There was a meme circulating on social media several months ago about humans as more complicated house plants- we need sunshine, water, and to be taken care of mindfully. To that end, taking care of a living garden, even a single aloe vera, can put you closer to believing that you are worthy of care-taking. Nurturing something else encourages you to nurture yourself, to see yourself as worth taking care of. Sometimes, when watering the monstera, I would pause and consider when was the last time I had a full glass of water. For you on your journey of self-care, what nursery pots have you outgrown? What nutrients do you need to add to your soil?

One good option for nurturing yourself and tending to your own needs is through therapy. As a therapist, I’m biased about that! I’ve seen how people who previously put themselves at the very bottom of their to-do list gradually learn how to take care of themselves better. And that leads to finally feeling like they are worth taking care of. If that work sounds nourishing to you, you can schedule a consult call to speak with me about what it can look like.

Taking care of plants teaches the need to take risks.

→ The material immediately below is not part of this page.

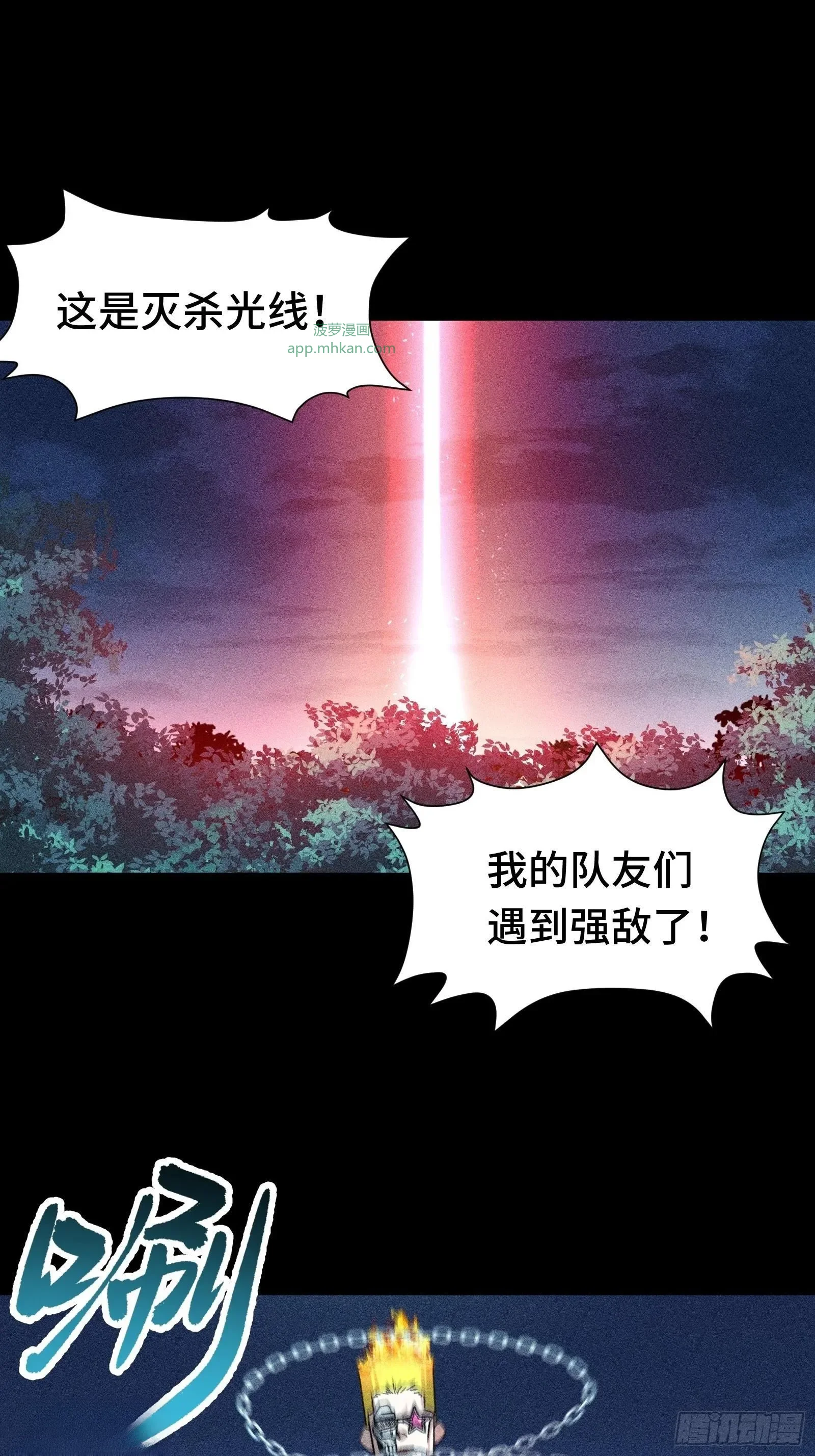 025 与此同时的与此同时 第30页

Taking this metaphor further, there is a risk when repotting a monstera that you will upset the roots, cutting through too many vital causeways in that highway system of nutrient transport that the plant relies on to live, and do more damage than good in repotting. If you leave repotting until too late, the roots can grow so tight together, so thickly intertwined, that it may die. I think it is the same in therapy. There are risks to making big changes in your environment or in your life. You may lose something you did not realize was precious, or cut yourself off from vital support. That said, not making a change is risky too. Staying in too small a pot, similar to sticking around in a relationship that does not serve you or a routine that is not right for you, has risks as well. Sometimes, if you want to grow any more or in any new directions, you will have to take the risk of making a change.

Tactile sensations like gardening are good for reducing stress and anxiety.

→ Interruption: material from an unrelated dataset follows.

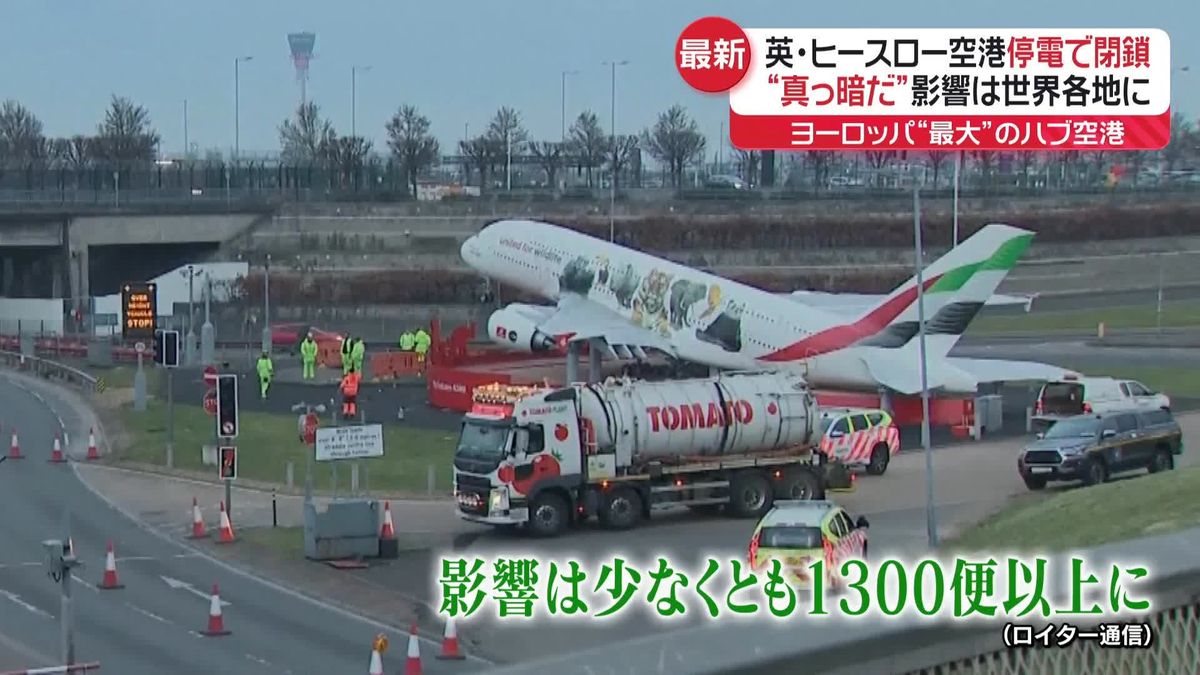 英・ヒースロー空港が停電で閉鎖　日本発の航空機も羽田空港に引き返し…　影響は数日間続く見通し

Coming back to the literal realities of gardening, one of the things that makes gardening good self-care is that it is so tactile. Particularly for those who struggle with anxiety, it can be helpful to devote time to working with something physical that you can point at. Anxiety is an emotion that can keep you trapped in a painful spiral of thoughts. Getting out of your head and into the dirt can trick your brain into becoming focused on something else. You can leave the negative spiral behind, for 10 seconds, for 25 minutes, for an hour. Of course your problems are still there when you get back. That has not changed. What has changed is you.

I grew up on a farm, and my first job was baling hay for horses. I ended a day of stacking hay bales covered in scratches and sunburn and with muscles that ached. That said, I had a big pile of hay bales I could tally up, that had not been there before we woke up. I could sit on them, smell them, lift them up and put them down. In many of the jobs I’ve had since, I don’t produce tangible goods, and that can make the results of my work feel less palpable. With houseplants, you get new leaves, taller branches, healthier colors, and you can point to all of this and look at it adoringly. New leaves on a monstera come in light green at first, and all curled up around the central vein. A curling new leaf fills me with shrieking delight. There is pride and there is joy.

Will I be able to keep those new leaves alive for very long? Perhaps! Which brings me to my last point: depending on the plant you choose, houseplants are forgiving. Go ahead and overwater, they’ll recover! They communicate when something is wrong- a droop of a leaf here, a yellow leaf there- if you pay attention, you can figure out these signals and get it back on track. There’s usually the possibility of repairing what damage you do to the average houseplant. To the anxious mind, this is not always obvious. The threat of doing something wrong can get blown out of proportion, until even a small misstep can seem deadly. Luckily the houseplant does not abide by this theory. It can bounce back, and while it often needs to in my house, I can find some strength to follow in its example of resilience.